After his sojourn in a galaxy far, far away, Johnson returned to Earth with this neo-noir mystery, a welcome throwback to the skill and ingenuity of his early films – Brick and Looper. This ingeniously constructed whodunnit found Daniel Craig’s detective investigating the murder of a wealthy patriarch – cue much rug pulling, dramatic mischief and narrative sleight-of-hand that both respected and revised the genre.

Director: Jia Zhangke

Over the course of 20 years, Jia has morphed from stark, political docudrama to more lavish, though equally authentic, surveys of China’s domestic upheavals. 
This, his ninth film, is set in 2001, offers both gangster swagger and social critique, where the journey of Qiao (Tao Shao) from self-sacrificial moll to avenging criminal mirrors the country’s embrace of westernised capitalism.

Director: Ciro Guerra

Played out against the striking backdrop of 
the La Guajira region 
of northern Colombia, Guerra’s vivid, distinctive crime 
drama revisited the birth of the country’s drug trade as seen 
through the eyes of an indigenous Wayúu family. Myth, culture 
and tradition became intertwined with more corrosive influences; pitting tradition against greed.

Director: Alejando Landes

Pitched somewhere between Apocalypse Now and Lord Of The Flies, Landes’ film unfolded in the remote mountains of a Latin American country, where a band of child soldiers guarded an American hostage (Julianne Nicholson). Landes captured the confusion 
and chaos of the children’s anarchic life in this wild terrain, while Mica Levi’s eerie score accentuated the sense of foreboding as this fragile unit disintegrated.

Director: Ari Aster

Alongside Jordan Peele, Aster is making arthouse horror for the multiplexes, with both 2018’s Hereditary and Midsommar heavily indebted to ’60s and ’70s horror, yet given a gripping contemporary urgency. Midsommar channelled The Wicker Man – an American couple attend a mysterious festival in the Swedish countryside – but Aster artfully freighted his folk horror with notions of loss, grief 
and emotional neglect.

Director: Noah Baumbach

Families at war have been a recurring theme of Baumbach’s since his 2006 debut, The Squid And The Whale. This latest, for Netflix (following The Meyerowitz Stories), finds Scarlett Johansson and Adam Driver’s storied theatrical couple discovering that breaking up is hard to do. Their desperately sad situation was enlivened by incidental humour and Baumbach’s sharp, intelligent script – and given warmth and humanity by the leads.

Director: Martin Scorsese

For Scorsese, returning to the milieu in which he made his name, The Irishman had all the hallmarks of a greatest-hits set full of guest spots for old faces – the old gang back together for one last (?) hurrah, perhaps. A mob procedural about violence, loss and guilt, The Irishman enjoyed the decade-spanning sweep and operatic swirl of Goodfellas and Casino, brought to wintry life by a powerful cast – headed by Robert De Niro, Al Pacino, Joe Pesci and Harvey Keitel. But it has something else, too. The bitter tang of regret, a sense of spiritual ruin that came into focus as the story unfolded of Philadelphia mob hitman Frank Sheeran and his part in the disappearance of Teamsters union boss Jimmy Hoffa in 1975.

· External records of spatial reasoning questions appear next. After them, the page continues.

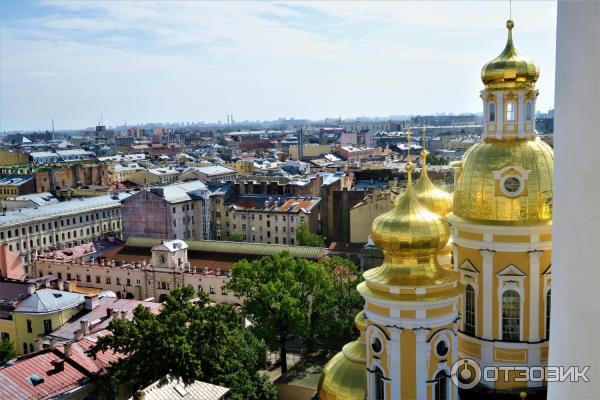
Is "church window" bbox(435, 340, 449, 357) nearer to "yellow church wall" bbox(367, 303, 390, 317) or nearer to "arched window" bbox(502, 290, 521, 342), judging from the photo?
"yellow church wall" bbox(367, 303, 390, 317)

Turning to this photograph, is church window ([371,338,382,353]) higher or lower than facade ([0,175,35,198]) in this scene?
higher

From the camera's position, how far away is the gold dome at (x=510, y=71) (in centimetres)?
2028

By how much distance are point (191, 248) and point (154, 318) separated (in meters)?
29.9

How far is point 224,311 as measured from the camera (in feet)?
100.0

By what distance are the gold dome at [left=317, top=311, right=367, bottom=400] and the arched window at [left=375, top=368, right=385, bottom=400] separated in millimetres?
1070

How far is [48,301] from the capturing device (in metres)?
39.2

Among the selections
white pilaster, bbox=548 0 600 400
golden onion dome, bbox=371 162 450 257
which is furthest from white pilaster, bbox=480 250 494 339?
white pilaster, bbox=548 0 600 400

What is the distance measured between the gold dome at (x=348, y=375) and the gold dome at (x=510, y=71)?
8.82m

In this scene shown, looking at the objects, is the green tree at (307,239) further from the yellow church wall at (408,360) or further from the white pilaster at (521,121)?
the yellow church wall at (408,360)

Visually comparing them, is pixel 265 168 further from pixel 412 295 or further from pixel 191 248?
pixel 412 295

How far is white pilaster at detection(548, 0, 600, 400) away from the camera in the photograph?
221 inches

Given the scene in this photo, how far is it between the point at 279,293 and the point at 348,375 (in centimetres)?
1811

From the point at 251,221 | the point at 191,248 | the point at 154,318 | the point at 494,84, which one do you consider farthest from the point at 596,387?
the point at 251,221

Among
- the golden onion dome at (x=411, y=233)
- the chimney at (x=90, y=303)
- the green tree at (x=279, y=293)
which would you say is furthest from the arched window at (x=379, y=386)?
the chimney at (x=90, y=303)
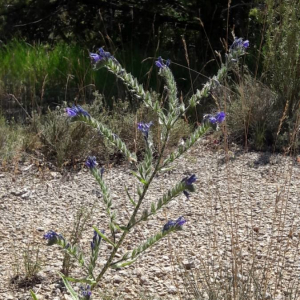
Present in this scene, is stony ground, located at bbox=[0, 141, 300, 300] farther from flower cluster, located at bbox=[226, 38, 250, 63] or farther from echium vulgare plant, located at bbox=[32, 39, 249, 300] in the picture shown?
flower cluster, located at bbox=[226, 38, 250, 63]

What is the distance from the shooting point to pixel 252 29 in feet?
25.2

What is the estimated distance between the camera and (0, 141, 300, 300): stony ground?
2.82 m

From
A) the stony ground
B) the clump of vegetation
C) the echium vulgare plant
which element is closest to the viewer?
the echium vulgare plant

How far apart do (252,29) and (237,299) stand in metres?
5.72

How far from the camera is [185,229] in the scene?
11.7 ft

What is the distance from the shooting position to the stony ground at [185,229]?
2.82 meters

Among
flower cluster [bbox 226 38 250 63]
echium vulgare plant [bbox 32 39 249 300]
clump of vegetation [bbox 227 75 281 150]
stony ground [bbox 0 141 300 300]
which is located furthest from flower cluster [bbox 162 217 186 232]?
clump of vegetation [bbox 227 75 281 150]

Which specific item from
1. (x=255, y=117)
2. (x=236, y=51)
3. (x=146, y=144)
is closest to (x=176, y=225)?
(x=146, y=144)

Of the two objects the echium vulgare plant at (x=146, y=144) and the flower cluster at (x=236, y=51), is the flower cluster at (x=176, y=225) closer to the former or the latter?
the echium vulgare plant at (x=146, y=144)

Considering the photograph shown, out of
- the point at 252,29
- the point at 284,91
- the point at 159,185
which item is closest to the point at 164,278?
the point at 159,185

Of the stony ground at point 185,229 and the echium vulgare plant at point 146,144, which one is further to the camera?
the stony ground at point 185,229

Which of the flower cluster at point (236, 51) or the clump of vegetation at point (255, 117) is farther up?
the flower cluster at point (236, 51)

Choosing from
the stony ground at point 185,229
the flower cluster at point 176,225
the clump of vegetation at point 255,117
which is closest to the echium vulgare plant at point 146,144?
the flower cluster at point 176,225

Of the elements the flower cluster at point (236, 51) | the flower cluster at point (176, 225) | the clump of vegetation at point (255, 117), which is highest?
the flower cluster at point (236, 51)
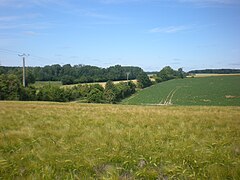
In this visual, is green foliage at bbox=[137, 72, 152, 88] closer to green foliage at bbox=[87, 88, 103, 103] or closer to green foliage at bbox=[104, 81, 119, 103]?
green foliage at bbox=[104, 81, 119, 103]

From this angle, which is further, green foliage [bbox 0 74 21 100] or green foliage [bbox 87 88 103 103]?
green foliage [bbox 87 88 103 103]

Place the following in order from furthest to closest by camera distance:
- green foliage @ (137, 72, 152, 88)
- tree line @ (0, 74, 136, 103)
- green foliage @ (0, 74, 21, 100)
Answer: green foliage @ (137, 72, 152, 88) < tree line @ (0, 74, 136, 103) < green foliage @ (0, 74, 21, 100)

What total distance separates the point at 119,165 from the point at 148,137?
86.4 inches

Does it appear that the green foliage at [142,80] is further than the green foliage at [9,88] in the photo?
Yes

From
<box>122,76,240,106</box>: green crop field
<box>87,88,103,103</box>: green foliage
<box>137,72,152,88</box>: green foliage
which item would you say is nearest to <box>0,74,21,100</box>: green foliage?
<box>87,88,103,103</box>: green foliage

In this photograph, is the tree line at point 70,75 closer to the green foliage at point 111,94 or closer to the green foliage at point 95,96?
the green foliage at point 111,94

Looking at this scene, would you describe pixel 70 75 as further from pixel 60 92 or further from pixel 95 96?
pixel 60 92

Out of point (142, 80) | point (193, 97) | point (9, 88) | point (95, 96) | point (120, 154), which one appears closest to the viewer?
point (120, 154)

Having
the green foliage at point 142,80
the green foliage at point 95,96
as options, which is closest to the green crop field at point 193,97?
the green foliage at point 95,96

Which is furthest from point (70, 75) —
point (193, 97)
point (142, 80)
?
point (193, 97)

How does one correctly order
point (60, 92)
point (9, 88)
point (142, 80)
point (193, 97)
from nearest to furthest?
1. point (9, 88)
2. point (193, 97)
3. point (60, 92)
4. point (142, 80)

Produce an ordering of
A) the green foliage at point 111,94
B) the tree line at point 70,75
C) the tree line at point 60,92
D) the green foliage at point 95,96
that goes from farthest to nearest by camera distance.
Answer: the tree line at point 70,75 → the green foliage at point 95,96 → the green foliage at point 111,94 → the tree line at point 60,92

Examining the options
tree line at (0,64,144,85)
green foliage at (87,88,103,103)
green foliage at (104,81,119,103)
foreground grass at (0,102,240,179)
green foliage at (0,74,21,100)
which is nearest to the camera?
foreground grass at (0,102,240,179)

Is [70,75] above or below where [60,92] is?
above
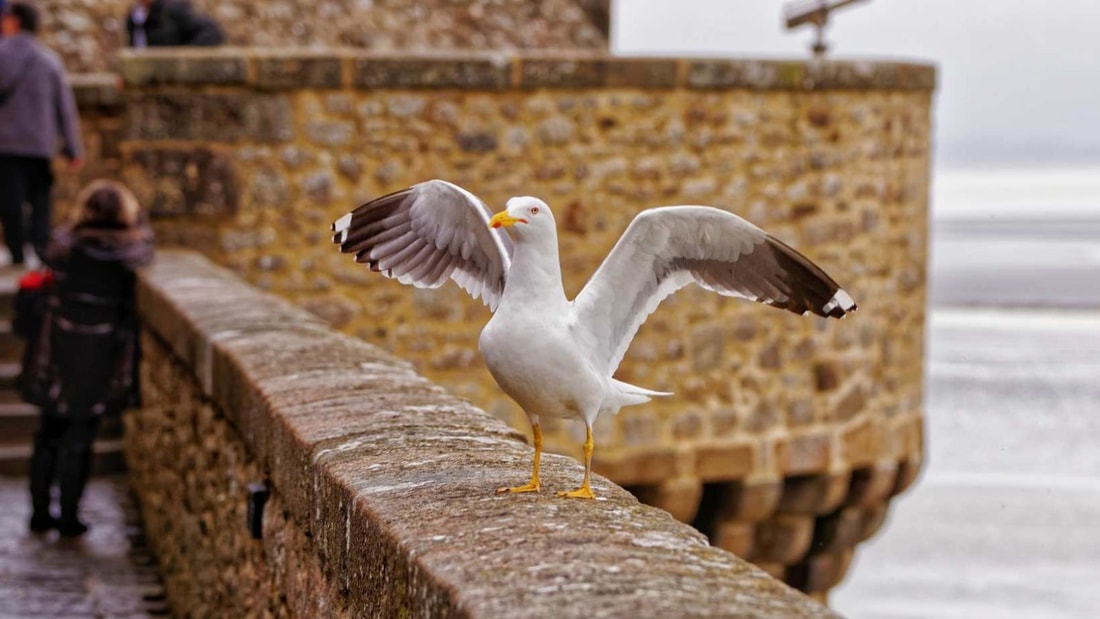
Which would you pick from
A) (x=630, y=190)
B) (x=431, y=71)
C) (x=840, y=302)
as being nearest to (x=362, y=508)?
(x=840, y=302)

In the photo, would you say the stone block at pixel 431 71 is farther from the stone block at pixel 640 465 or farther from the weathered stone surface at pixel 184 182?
the stone block at pixel 640 465

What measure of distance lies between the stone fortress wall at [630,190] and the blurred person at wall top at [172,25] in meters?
0.49

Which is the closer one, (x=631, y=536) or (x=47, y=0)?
(x=631, y=536)

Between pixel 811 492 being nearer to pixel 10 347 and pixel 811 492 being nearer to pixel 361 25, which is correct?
pixel 10 347

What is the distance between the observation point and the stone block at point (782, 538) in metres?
10.8

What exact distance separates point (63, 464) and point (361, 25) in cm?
941

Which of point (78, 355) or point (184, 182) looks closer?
point (78, 355)

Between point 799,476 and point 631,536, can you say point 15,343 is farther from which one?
point 631,536

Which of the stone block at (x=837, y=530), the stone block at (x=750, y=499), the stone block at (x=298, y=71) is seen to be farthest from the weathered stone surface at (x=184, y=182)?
the stone block at (x=837, y=530)

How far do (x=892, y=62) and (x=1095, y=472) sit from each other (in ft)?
39.0

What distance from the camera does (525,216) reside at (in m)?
3.12

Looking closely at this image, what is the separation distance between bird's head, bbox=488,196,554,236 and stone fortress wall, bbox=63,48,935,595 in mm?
6134

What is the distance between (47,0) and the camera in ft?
47.1

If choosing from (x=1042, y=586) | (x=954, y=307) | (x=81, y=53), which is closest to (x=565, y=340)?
(x=81, y=53)
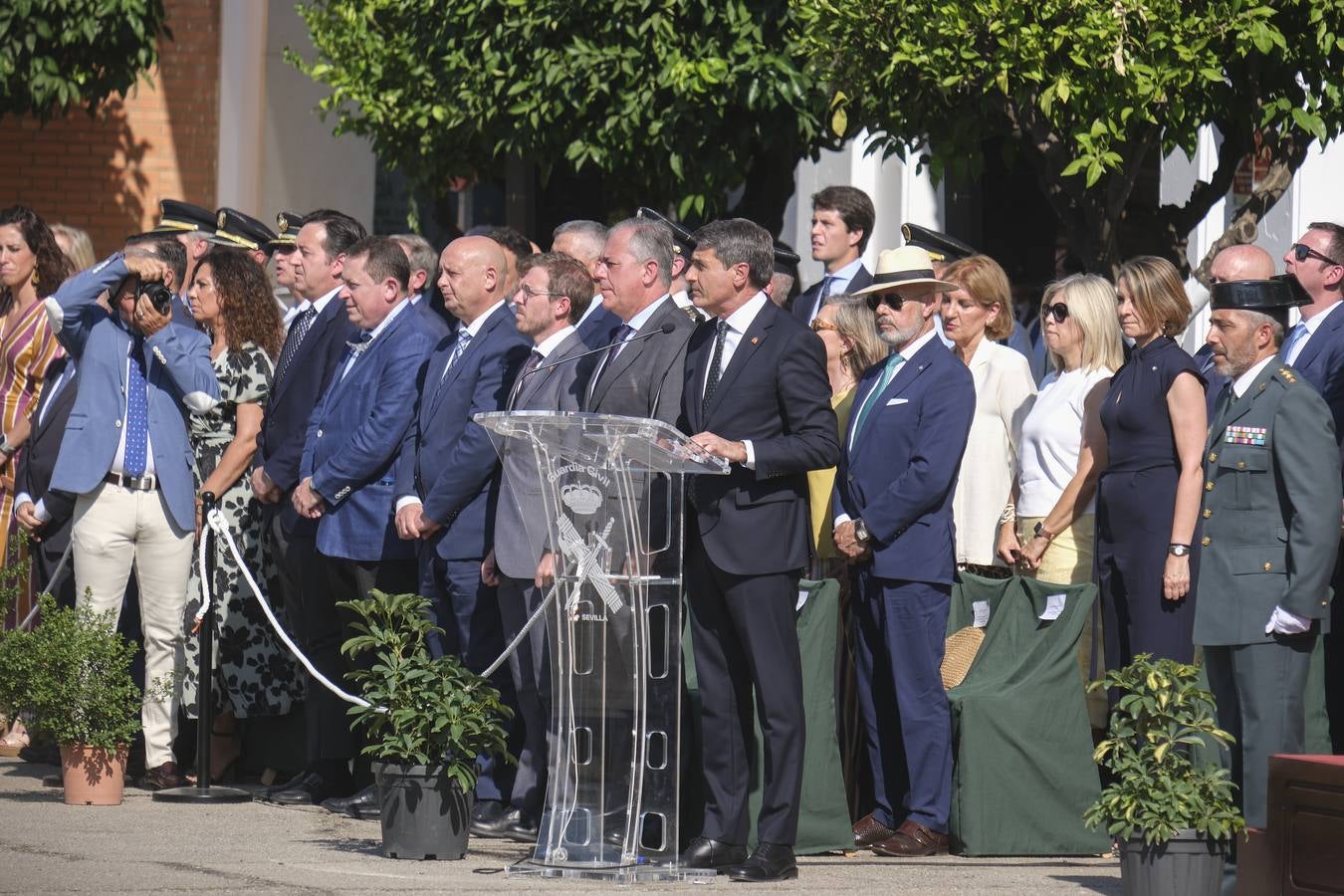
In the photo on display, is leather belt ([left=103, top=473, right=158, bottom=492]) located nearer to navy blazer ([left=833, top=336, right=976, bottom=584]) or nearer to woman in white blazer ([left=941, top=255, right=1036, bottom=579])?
Result: navy blazer ([left=833, top=336, right=976, bottom=584])

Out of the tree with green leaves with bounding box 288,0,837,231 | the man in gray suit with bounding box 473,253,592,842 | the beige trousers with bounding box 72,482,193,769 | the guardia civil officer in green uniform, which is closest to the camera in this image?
the guardia civil officer in green uniform

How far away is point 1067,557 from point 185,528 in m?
3.90

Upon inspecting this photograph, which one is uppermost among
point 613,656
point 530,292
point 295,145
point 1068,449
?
point 295,145

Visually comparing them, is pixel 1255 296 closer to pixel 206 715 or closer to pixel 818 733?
pixel 818 733

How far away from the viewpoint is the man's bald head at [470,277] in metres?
8.99

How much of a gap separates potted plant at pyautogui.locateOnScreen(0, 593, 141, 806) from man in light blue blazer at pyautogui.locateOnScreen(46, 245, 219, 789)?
0.48 meters

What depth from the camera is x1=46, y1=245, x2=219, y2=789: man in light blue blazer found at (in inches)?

In the context of the year in film, The Irishman reminded us of the sheer power these big beasts could still muster. Younger filmmakers like Jordan Peele and Ari Aster jostled to assert themselves, while established names like Quentin Tarantino and Rian Johnson doubled down on their core specialisms. Beyond Hollywood, meanwhile, filmmakers including Alejandro Landes, Ciro Guerra and Mati Diop told stories that bristled with contemporary urgency, while Jia Zhangke and Alice Rohrwacher used the past as a narrative strategy to comment on the present. Yet The Irishman reminded us that the director remains a world-class player – over 50 years into his career, here reflecting the passage of time, finding 
a sad, mournful tone and a weariness in this extraordinary story.